Teile diesen Beitrag "Die 3-Sekunden-Pause, die Dich vor Schmerz und Reue bewahrt"
Text von: Romy Hausmann
Streit mit dem Freund. Lautstärke: irgendwo zwischen Metal-Konzert und startendem Düsenjet. Die Teekanne greifbar, die Teekanne gegriffen. Die Teekanne fliegt und setzt einen krachenden Schlussakkord auf dem Fliesenboden. Das war ein Erbstück von Oma – eben noch. Jetzt sind es nur noch Scherben.
Was hab ich bloß getan?
Ein Kollege bittet mich, ihn bei einem Projekt unterstützen. Wie automatisch sage ich: „Klar, kein Problem“. Dabei habe ich weder die Zeit noch annähernd den Sachverstand, ihm zu helfen.
Was bitte hab ich mir denn dabei gedacht?
Damals, mit 18: Ein Samstagabend auf dem Volksfest, eine Maß Bier. „Bist Du sicher, dass Du noch fahren kannst?“ Ich, weil ich „cool“ sein wollte: „Logo, was soll schon passieren?“ und immerhin: ich schaffte es direkt beim ersten Versuch, den Schlüssel ins Zündschloss zu stecken. Das Ende: Ein Eichhörnchen, das über die Landstraße hechtete, musste meine „Coolness“ mit seinem Leben bezahlen.
Was hab ich getan?
Was hab ich mir bloß dabei gedacht?
Die Antwort ist jedes Mal dieselbe gewesen: Gar nichts habe ich mir gedacht. Ich habe meiner Impulsivität das Zepter überlassen.

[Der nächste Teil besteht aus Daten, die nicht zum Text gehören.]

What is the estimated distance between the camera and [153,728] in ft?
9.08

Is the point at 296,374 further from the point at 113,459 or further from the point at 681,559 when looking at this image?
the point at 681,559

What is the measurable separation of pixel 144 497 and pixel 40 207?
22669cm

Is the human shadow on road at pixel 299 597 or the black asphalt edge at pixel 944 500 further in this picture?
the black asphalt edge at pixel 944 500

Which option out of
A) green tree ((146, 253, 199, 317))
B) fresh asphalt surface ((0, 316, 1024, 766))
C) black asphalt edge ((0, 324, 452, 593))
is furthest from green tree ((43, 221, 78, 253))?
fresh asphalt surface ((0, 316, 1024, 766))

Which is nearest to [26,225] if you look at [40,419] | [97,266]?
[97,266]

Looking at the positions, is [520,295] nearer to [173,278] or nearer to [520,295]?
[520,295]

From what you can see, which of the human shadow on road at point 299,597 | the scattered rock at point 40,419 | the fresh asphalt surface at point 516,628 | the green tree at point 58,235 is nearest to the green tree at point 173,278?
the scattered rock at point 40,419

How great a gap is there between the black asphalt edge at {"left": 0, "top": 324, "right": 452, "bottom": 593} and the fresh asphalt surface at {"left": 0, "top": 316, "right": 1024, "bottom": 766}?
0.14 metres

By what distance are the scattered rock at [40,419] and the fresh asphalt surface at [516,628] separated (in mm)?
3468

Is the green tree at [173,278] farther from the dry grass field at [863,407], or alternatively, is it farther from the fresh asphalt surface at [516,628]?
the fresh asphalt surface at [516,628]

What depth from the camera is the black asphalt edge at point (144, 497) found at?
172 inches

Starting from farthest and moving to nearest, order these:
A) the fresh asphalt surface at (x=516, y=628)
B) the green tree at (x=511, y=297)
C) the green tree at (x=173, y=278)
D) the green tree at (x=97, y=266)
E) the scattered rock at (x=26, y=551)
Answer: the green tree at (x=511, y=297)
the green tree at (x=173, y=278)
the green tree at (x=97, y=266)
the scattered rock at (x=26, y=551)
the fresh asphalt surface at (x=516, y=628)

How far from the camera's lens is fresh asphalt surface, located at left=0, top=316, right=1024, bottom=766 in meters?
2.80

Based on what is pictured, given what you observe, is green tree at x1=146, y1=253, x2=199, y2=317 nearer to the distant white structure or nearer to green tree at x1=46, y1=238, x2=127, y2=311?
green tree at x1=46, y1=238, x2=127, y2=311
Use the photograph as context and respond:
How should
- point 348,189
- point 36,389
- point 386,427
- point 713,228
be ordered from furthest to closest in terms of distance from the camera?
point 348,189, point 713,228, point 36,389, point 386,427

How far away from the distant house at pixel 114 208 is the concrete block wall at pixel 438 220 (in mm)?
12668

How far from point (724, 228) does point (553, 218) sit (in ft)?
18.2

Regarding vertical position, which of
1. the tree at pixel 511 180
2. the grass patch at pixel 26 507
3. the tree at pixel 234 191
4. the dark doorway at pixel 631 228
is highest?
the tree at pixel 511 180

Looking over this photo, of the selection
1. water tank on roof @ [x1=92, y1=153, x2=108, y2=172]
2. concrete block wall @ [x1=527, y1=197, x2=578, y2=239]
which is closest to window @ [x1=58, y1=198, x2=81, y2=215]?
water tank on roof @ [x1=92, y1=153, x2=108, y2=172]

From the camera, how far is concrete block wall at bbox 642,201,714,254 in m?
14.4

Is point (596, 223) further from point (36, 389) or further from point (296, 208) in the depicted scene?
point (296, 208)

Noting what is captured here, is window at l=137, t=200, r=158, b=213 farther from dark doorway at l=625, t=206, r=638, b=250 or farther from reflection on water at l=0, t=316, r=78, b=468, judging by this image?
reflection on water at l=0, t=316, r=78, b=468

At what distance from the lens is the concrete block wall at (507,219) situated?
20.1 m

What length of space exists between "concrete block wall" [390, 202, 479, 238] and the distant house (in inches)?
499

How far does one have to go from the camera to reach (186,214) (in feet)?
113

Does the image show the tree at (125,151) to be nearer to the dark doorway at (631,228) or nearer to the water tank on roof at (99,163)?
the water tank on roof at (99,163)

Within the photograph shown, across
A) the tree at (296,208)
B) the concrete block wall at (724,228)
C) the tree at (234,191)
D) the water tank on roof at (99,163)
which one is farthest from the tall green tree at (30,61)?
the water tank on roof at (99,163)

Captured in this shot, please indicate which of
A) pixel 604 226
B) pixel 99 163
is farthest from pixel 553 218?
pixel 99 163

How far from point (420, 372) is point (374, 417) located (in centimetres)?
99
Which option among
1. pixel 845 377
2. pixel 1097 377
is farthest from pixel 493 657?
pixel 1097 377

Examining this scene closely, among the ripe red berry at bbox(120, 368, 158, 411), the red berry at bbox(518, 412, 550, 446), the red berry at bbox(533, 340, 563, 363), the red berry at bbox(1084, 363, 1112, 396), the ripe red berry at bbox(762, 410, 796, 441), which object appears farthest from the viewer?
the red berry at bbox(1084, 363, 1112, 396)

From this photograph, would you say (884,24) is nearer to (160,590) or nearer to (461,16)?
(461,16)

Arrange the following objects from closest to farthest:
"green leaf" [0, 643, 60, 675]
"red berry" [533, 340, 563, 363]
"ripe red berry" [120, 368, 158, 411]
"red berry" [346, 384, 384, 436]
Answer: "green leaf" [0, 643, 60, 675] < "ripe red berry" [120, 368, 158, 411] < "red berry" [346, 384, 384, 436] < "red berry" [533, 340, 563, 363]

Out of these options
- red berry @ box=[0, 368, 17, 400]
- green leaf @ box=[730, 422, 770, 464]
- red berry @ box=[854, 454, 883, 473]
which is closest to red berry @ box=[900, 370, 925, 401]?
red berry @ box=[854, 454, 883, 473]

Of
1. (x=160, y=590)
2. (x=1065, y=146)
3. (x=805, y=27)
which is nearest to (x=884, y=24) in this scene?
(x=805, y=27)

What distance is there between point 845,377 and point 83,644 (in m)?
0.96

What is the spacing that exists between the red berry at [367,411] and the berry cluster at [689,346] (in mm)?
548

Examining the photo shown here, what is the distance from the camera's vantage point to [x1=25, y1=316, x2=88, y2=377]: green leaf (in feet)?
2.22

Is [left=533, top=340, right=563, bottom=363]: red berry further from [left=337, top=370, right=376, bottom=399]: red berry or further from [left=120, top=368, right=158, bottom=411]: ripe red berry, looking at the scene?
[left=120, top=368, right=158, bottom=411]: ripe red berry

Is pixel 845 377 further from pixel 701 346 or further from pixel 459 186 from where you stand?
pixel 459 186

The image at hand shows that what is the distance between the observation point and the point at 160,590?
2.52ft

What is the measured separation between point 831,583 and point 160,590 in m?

Und der Preis dafür ist meistens hoch.
Reue ist klebrig
Wie viele Türen haben wir aus Wut schon zugeknallt (echte und sprichwörtliche), ohne daran zu denken, dass sich manche Tür anschließend nicht mehr öffnen lässt? Wie oft haben wir im Zorn, aus Enttäuschung oder Überforderung die schlimmsten Sachen gesagt: „Ich hasse dich.“ „Dein Scheiß interessiert mich nicht.“ „Ja, ja, mimimi, wir haben alle unsere Probleme.“ Dinge, bei denen man vielleicht erst sehr viel später merkt, wie viel sie kaputtgemacht haben. Und die sich trotz tausendfacher Entschuldigung einfach nicht mehr zurücknehmen lassen.
Wie sehr habe ich da immer die Menschen bewundert, die keine Situation aus der Ruhe zu bringen schien. Die stets besonnen und bei sich blieben, während ich mich bei jedem Mist aufgeführt habe wie eine fremdgesteuerte Inkarnation von Klaus Kinski. Ich wollte auch so sein: besonnen, ruhig und reflektiert. Jemand, der weiterdenkt und weiß, dass auch eine Kleinigkeit Konsequenzen mit sich bringt. Jedes unachtsam ausgesprochene Wort. Jede Bewegung (egal, ob es der Griff nach Omas Teekanne ist, das Drehen des Zündschlüssels, ein ausgestreckter Mittelfinger oder die Hand, die zur Ohrfeige ausholt). Jemand, der weiß, dass manch spontane Kleinigkeit zu einer großen, vielleicht sogar schlimmen Sache wachsen kann. Und dass am Ende dann oft nur eines steht: Reue. Die klebrige, chronische Reue, die man nie mehr so richtig loswird. (Ich kann auch heute, fast zwanzig Jahre später, kein Eichhörnchen sehen, ohne an dieses eine zu denken – und mich sofort wieder schlecht zu fühlen.)
Der 3-Sekunden-Trick
Nachdem ich angefangen hatte, mich mit dem Thema „Achtsamkeit“ zu beschäftigen, habe ich mir einen ziemlich simplen Trick angewöhnt. Einer, der vielleicht auch Dir helfen kann:
Wenn ich merke, dass mich eine Situation (über-)fordert, mich ein Gespräch provoziert oder mich die Dinge sonst irgendwie überrumpeln – und ich daran denke – tue ich das Einfachste überhaupt: Ich atme einmal durch. Gebe mir diese drei kleinen Sekunden, die mein Gehirn braucht, um mögliche Konsequenzen zu bedenken. Nur drei Sekunden. Die Impulsivität wegatmen. Mir die Kontrolle zurückholen.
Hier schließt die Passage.